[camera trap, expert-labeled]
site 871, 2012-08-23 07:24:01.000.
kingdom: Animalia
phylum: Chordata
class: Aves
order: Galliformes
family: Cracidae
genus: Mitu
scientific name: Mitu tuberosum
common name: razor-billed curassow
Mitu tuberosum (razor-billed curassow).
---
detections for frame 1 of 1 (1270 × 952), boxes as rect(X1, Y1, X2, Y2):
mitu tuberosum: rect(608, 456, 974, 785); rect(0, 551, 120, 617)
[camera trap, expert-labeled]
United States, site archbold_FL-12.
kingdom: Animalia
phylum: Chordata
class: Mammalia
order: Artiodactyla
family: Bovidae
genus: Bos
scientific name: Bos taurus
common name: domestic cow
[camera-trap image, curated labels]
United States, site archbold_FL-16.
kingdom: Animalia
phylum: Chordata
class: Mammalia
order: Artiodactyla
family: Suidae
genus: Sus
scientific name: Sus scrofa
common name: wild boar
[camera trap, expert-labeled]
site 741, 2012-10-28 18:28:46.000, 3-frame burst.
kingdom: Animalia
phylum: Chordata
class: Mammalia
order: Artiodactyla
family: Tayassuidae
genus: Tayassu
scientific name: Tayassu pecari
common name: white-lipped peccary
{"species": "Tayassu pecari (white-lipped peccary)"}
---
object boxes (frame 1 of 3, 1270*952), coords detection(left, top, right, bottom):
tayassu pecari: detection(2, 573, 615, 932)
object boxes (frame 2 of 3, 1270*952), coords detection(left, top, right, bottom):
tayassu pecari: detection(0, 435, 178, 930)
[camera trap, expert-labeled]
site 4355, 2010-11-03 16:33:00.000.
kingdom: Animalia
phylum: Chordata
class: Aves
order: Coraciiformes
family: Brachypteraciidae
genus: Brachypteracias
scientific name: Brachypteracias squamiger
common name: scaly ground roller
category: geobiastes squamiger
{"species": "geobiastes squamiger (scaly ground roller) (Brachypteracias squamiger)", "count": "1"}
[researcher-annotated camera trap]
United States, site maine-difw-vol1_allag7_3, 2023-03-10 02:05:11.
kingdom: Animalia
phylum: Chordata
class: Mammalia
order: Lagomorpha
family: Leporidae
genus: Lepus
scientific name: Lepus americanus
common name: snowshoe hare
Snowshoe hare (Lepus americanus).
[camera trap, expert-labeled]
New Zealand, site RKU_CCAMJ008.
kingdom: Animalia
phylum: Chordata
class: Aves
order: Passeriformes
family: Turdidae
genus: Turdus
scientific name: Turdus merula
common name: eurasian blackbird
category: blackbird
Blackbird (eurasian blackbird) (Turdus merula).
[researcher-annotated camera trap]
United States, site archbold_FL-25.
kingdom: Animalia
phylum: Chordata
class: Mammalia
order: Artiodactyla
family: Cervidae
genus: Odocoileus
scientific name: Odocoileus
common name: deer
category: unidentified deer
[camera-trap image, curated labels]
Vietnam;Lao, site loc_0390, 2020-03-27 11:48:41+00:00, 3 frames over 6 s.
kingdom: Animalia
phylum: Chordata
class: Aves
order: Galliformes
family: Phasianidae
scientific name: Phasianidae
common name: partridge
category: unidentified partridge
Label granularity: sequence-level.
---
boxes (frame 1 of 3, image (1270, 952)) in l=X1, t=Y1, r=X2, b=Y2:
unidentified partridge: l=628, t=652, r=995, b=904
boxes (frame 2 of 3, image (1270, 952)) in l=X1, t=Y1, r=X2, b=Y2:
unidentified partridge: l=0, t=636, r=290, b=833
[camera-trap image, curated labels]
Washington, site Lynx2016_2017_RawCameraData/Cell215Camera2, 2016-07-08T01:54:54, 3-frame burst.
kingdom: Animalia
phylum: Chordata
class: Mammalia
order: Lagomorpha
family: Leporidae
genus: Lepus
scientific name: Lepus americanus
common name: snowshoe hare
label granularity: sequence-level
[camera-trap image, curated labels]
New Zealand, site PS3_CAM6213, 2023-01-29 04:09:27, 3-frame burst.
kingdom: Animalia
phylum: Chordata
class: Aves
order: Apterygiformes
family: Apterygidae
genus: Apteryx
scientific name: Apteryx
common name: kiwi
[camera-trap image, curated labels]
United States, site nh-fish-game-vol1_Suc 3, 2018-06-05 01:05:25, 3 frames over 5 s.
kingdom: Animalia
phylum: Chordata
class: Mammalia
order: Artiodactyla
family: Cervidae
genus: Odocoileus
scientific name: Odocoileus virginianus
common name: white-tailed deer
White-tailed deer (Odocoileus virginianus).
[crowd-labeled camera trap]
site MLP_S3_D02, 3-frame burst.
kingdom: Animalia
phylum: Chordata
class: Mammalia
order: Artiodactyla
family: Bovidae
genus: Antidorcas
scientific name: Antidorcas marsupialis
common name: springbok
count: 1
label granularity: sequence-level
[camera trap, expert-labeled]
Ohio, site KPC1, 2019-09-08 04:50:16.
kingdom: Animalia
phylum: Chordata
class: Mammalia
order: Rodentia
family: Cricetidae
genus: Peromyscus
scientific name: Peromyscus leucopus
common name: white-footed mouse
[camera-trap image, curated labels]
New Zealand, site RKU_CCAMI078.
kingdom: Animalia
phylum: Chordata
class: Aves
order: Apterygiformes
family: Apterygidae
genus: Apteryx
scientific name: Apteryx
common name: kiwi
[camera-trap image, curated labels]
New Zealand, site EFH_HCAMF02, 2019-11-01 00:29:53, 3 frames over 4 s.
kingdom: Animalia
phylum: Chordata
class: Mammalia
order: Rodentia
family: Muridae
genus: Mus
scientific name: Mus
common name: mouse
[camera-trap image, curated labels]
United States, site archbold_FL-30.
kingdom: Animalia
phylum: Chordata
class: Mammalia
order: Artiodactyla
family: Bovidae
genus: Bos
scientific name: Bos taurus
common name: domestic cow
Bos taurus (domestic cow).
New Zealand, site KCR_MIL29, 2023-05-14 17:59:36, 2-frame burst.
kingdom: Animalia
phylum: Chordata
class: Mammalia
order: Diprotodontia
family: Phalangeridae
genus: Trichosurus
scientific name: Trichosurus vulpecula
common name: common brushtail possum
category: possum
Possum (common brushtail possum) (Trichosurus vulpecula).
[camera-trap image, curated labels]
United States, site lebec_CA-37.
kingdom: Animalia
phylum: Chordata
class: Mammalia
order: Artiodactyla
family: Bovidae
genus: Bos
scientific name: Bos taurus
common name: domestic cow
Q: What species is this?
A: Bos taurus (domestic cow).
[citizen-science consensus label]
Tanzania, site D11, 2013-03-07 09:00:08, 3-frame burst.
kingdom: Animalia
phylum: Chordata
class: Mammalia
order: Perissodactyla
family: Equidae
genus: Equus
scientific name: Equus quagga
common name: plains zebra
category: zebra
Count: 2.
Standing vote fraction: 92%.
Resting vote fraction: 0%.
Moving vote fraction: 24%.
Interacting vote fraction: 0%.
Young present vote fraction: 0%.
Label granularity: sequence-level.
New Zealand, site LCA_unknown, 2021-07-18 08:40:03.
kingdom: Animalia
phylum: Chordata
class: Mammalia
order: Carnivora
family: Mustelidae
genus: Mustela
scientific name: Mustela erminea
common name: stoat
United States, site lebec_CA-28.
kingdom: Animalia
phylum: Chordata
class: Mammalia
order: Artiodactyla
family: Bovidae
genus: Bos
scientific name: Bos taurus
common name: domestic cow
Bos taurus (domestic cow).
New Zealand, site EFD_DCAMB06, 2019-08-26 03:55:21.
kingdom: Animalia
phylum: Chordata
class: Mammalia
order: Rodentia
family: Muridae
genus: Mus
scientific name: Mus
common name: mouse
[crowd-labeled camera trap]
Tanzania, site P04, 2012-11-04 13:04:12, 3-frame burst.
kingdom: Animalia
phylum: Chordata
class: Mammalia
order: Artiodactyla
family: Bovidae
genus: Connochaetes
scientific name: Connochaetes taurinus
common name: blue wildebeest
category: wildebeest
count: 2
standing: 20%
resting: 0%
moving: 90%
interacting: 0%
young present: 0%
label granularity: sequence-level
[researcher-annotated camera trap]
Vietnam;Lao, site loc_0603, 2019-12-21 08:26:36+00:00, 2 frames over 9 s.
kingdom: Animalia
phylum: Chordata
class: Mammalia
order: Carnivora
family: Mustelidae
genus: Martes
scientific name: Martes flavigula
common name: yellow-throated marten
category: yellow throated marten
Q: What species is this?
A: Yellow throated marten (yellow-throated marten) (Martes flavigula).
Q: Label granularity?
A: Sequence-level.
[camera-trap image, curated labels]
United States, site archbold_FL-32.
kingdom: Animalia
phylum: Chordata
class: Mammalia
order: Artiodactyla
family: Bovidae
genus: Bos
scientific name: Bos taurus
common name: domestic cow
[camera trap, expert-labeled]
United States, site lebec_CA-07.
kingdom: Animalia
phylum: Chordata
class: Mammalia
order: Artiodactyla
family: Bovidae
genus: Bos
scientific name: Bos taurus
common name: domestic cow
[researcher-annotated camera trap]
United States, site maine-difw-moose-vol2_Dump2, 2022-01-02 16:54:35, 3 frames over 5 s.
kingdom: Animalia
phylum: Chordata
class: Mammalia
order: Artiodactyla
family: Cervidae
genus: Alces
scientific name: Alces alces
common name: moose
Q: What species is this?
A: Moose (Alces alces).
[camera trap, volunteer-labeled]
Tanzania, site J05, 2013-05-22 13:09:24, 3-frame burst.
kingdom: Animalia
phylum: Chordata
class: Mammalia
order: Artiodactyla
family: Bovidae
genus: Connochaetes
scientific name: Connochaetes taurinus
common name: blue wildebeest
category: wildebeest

_ _ _ _

## TASK
Wherever the line holding "Young present vote fraction: 0%." falls in the entries above, copy exactly from it through the line holding "Tanzania, site P04, 2012-11-04", inclusive, and add nothing.

## FINISHED TASK
Young present vote fraction: 0%.
Label granularity: sequence-level.
New Zealand, site LCA_unknown, 2021-07-18 08:40:03.
kingdom: Animalia
phylum: Chordata
class: Mammalia
order: Carnivora
family: Mustelidae
genus: Mustela
scientific name: Mustela erminea
common name: stoat
United States, site lebec_CA-28.
kingdom: Animalia
phylum: Chordata
class: Mammalia
order: Artiodactyla
family: Bovidae
genus: Bos
scientific name: Bos taurus
common name: domestic cow
Bos taurus (domestic cow).
New Zealand, site EFD_DCAMB06, 2019-08-26 03:55:21.
kingdom: Animalia
phylum: Chordata
class: Mammalia
order: Rodentia
family: Muridae
genus: Mus
scientific name: Mus
common name: mouse
[crowd-labeled camera trap]
Tanzania, site P04, 2012-11-04 13:04:12, 3-frame burst.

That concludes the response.